Big Billy was back behind the sled now. He shouted something in Inupiat and the dogs leaped at their harnesses. The sled began to move and Monster grabbed at one side of the sled to keep his balance. He watched her as they pulled quickly away.
She turned and covered her face with her hands, her whole body shaking.
When she looked back, he was lost in the swirling snow.
The sensor buoy lay on the ice in front of them. A black ball with knobby lumps on all sides, it looked for all the world like a sea mine.
Big Billy stood tall at the back of the sled. Despite the cold, he did not have the hood of his parka up, and instead wore just a woolen hat, from under which his long hair streamed behind. He stood on the back runners of the sled, leaning it into corners. He shouted commands occasionally, guiding the dog team, though they seldom seemed to need instructions, steering instinctively around raised, jagged edges.
The dogs ran with little obvious effort, breath steaming from their mouths. They did not run in a row, or in two lines, as Monster had expected, but in a loose pack, spread out like a fan over a wide area of ice. At the head was Asungaq, Nukilik’s dog, clearly the leader of the pack.

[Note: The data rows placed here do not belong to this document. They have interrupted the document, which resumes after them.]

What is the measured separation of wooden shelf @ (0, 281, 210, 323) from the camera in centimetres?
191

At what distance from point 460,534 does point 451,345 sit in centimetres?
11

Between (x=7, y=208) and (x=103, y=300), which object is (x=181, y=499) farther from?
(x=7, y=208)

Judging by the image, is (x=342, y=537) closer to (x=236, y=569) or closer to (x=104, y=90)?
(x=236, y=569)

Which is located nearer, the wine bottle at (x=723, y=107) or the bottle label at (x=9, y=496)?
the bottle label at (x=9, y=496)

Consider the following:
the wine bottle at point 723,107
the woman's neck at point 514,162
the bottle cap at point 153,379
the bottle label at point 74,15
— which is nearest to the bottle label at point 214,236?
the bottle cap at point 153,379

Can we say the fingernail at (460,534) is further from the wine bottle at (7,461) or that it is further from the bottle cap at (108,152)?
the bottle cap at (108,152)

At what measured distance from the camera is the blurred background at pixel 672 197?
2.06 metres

Watching Big Billy, Monster knew this was a man truly in his element. He was made for this place as surely as this place was made for him. A wild man, untamed.
Over the flat areas of ice they made good time, sliding along with the wind in their faces and the snow hissing underneath the runners of the sled. But when they came to a ridge, they had to manhandle the sled over it.
On the long stretches of just sitting, Monster’s mind turned again and again to Price. He hadn’t meant to accuse her of causing Emile’s death, but it had come out that way. Somewhere deep inside he felt it was true. They should have waited. Shouldn’t they? But who could know? If Emile had done nothing, they could all be dead by now. Or at least in a PGZ cell. Emile had saved them.
Monster tried to stretch out his legs on the sled. There was little room, and to retain his balance he had to wedge himself against the upright struts at the back, jamming his legs against the cross slats between the runners. Another buoy approached. A dark shape in the middle of a flat patch of white.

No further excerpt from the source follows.